#### EXERCISE BRIEF
Under this line are records; the part from the line containing "Les piscines les" through the line containing "NEW! Dog-Friendly Cabin, 2" should be repeated exactly. Please exclude pictures.

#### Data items

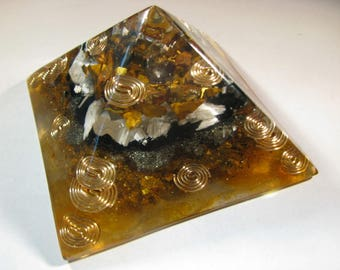 Small Orgonite Pyramid - Tiger Eye and Scolecite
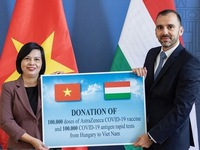 Hungary presents COVID-19 vaccine, medical supply to Vietnam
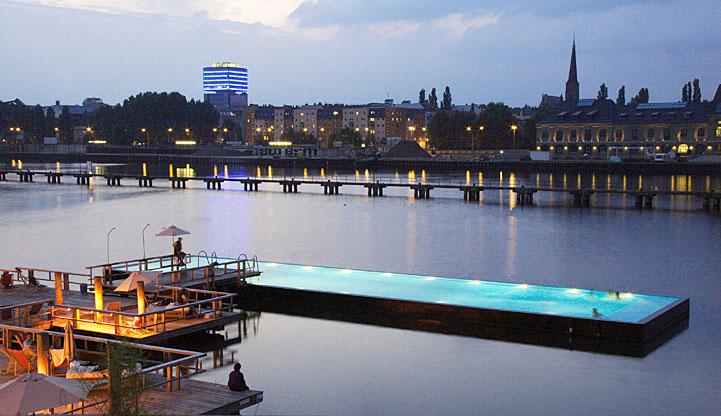 Les piscines les plus incroyables et ch res au monde for Piscine quartier chine
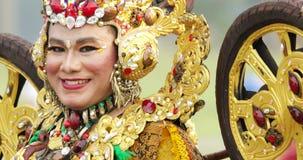 Teilnehmer, der an Parade Asienspieles 2018 lächelt stock video footage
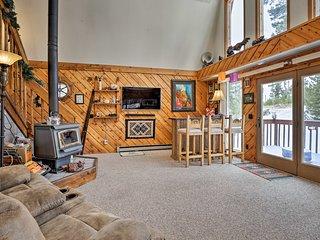 NEW! Dog-Friendly Cabin, 2 Mi to Lake Granby!
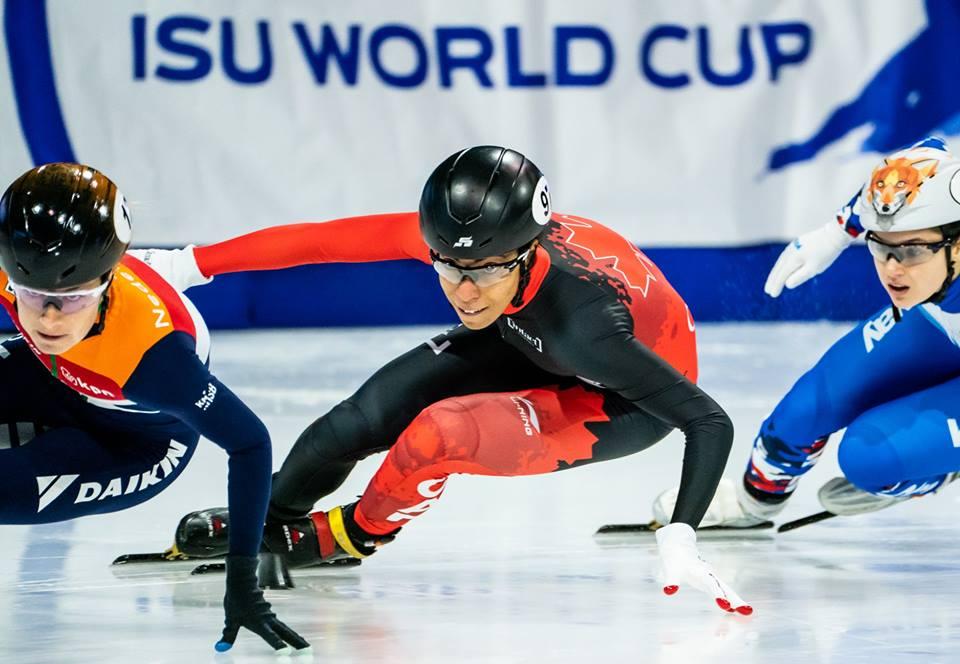 Alyson Charles en action lors de la Coupe du monde de patinage de vitesse sur courte piste de Salt Lake City.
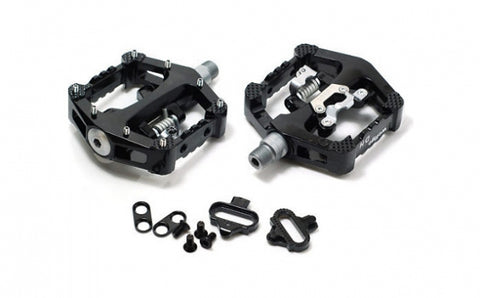 SCHWINN MAGNESIUM SPD CLIP PEDALS w/ CLEATS, TOE CLIPS, AND STRAPS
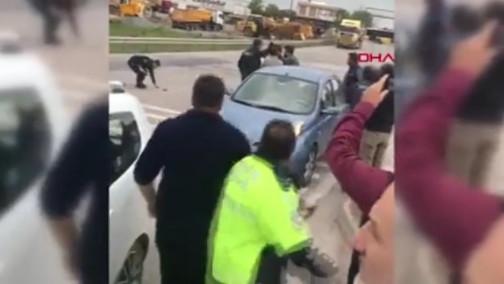 İstanbul'da zincirleme kaza meydan savaşı ! Polis ateş açtı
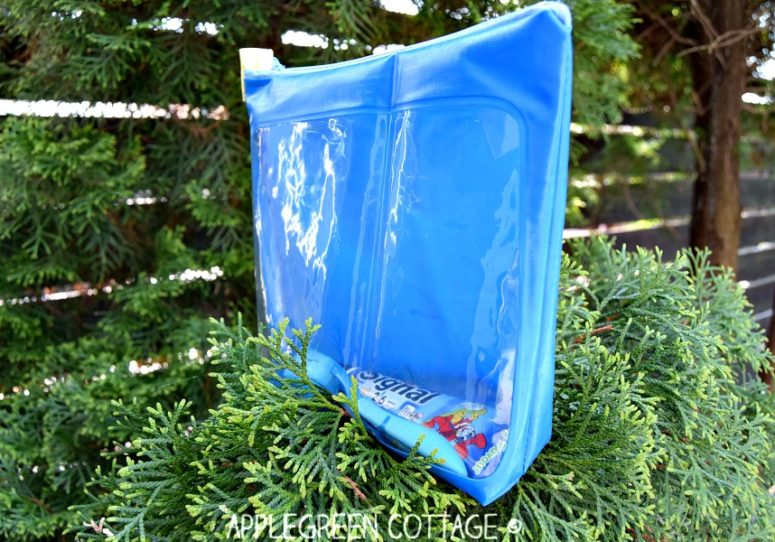 DIY waterproof toiletry bag with an acrylic part (via www.applegreencottage.com)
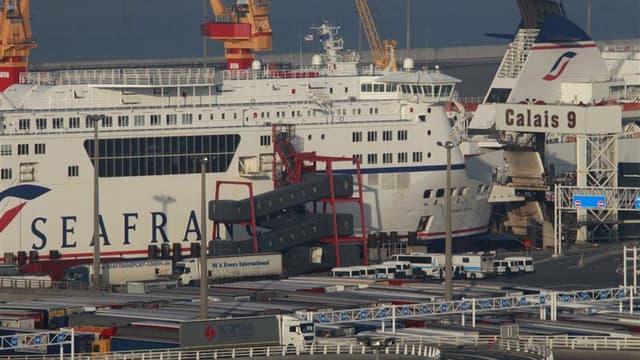 Ferries SeaFrance bloqués à quai à Calais sur décision de la direction de la compagnie. Une réunion entre le ministre des Transports, Thierry Mariani, et les syndicalistes de la compagnie de ferries SeaFrance, menacé de disparition avec 880 emplois à la c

#### SOLUTION FOR THIS EXERCISE
 Les piscines les plus incroyables et ch res au monde for Piscine quartier chine
 Teilnehmer, der an Parade Asienspieles 2018 lächelt stock video footage
 NEW! Dog-Friendly Cabin, 2 Mi to Lake Granby!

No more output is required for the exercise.